PROVIDED MATERIAL:
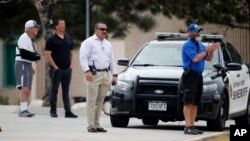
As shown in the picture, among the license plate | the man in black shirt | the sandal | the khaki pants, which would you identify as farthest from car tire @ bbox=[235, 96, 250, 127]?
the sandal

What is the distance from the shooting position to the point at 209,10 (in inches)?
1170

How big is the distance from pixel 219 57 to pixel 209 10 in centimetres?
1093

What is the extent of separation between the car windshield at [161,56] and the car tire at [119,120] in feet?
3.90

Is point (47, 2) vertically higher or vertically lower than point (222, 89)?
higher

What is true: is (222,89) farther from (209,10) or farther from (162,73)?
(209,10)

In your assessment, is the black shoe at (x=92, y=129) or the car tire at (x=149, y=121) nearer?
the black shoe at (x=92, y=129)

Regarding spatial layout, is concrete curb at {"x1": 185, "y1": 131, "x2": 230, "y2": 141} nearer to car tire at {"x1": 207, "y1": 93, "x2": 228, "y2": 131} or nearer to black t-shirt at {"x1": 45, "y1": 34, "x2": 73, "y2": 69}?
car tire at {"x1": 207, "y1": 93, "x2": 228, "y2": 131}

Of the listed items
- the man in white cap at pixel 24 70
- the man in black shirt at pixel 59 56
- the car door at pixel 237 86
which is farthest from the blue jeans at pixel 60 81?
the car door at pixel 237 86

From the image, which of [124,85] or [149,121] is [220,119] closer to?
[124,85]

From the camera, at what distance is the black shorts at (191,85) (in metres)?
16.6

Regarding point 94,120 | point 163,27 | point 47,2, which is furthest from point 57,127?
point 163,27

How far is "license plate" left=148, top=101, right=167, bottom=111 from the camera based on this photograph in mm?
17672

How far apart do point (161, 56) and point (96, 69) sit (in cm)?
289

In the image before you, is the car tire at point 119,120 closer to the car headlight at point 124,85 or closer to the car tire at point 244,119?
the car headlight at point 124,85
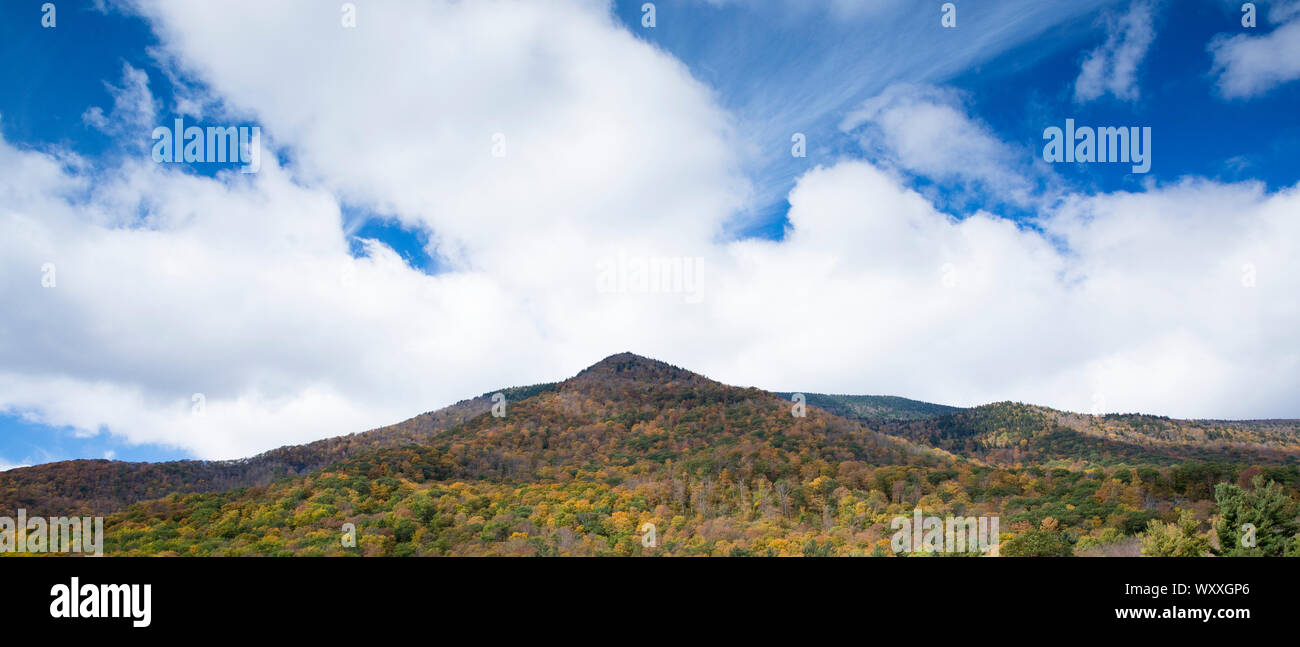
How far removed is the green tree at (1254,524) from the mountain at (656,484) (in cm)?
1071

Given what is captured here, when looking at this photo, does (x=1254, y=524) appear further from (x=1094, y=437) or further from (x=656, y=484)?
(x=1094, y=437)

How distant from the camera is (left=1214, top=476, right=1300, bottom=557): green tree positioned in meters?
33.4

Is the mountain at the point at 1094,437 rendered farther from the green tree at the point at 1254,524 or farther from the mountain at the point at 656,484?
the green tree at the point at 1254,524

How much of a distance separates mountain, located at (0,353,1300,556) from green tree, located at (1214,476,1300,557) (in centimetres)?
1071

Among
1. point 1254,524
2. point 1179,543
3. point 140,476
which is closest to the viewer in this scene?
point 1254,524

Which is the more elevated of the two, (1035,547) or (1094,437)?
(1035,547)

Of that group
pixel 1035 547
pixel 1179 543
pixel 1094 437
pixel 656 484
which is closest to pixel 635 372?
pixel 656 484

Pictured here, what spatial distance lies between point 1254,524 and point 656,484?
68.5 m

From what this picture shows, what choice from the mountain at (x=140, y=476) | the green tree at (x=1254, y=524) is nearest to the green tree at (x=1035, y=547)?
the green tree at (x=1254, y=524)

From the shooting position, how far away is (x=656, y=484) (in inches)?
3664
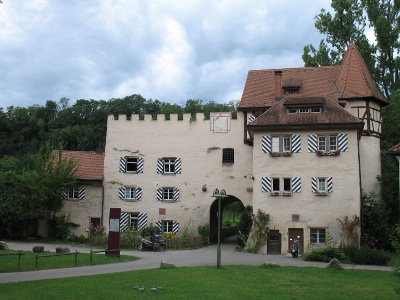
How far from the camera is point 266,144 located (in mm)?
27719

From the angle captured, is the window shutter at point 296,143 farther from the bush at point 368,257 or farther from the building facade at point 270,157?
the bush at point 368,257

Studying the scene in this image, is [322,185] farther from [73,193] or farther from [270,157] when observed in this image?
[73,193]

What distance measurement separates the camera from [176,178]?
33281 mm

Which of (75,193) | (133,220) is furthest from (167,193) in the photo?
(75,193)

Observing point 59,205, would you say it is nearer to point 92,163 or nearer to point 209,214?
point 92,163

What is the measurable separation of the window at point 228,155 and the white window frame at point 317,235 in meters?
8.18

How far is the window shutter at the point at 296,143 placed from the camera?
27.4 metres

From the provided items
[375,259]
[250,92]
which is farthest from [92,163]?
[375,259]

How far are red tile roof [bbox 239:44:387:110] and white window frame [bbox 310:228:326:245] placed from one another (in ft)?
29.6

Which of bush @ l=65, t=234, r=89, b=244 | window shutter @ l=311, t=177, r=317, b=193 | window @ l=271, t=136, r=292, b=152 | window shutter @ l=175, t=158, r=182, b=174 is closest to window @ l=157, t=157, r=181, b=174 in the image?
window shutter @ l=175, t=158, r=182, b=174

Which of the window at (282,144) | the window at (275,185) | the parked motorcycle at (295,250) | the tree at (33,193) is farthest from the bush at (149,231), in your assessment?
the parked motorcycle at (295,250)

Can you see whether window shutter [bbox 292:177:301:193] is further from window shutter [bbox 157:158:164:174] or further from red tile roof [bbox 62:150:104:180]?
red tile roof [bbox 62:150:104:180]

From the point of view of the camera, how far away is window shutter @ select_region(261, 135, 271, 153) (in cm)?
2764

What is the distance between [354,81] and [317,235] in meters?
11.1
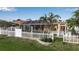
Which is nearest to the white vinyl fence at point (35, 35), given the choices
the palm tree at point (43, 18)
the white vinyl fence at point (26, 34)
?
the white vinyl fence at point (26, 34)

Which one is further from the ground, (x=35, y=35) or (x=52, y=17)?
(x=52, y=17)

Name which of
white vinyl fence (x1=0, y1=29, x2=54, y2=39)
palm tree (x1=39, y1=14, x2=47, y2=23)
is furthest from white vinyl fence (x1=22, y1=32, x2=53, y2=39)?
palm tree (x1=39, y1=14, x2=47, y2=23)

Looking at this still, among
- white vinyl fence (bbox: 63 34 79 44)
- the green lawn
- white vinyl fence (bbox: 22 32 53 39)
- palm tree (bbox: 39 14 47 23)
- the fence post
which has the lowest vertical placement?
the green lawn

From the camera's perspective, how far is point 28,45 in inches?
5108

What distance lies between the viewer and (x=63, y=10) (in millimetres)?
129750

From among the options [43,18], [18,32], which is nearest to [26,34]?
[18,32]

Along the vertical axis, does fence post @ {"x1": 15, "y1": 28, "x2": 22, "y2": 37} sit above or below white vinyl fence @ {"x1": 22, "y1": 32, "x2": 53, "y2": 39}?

EXERCISE GOAL: Lay out the entries from the line containing "What is the measurable" through the line containing "27.4 metres", inclusive, as a JSON list of strings with one string per line and blank lines omitted.

FINAL RESULT:
[
  "What is the measurable separation of the window at point 228,155 and the white window frame at point 317,235 in meters?",
  "8.18",
  "How far is the window shutter at the point at 296,143 placed from the camera?",
  "27.4 metres"
]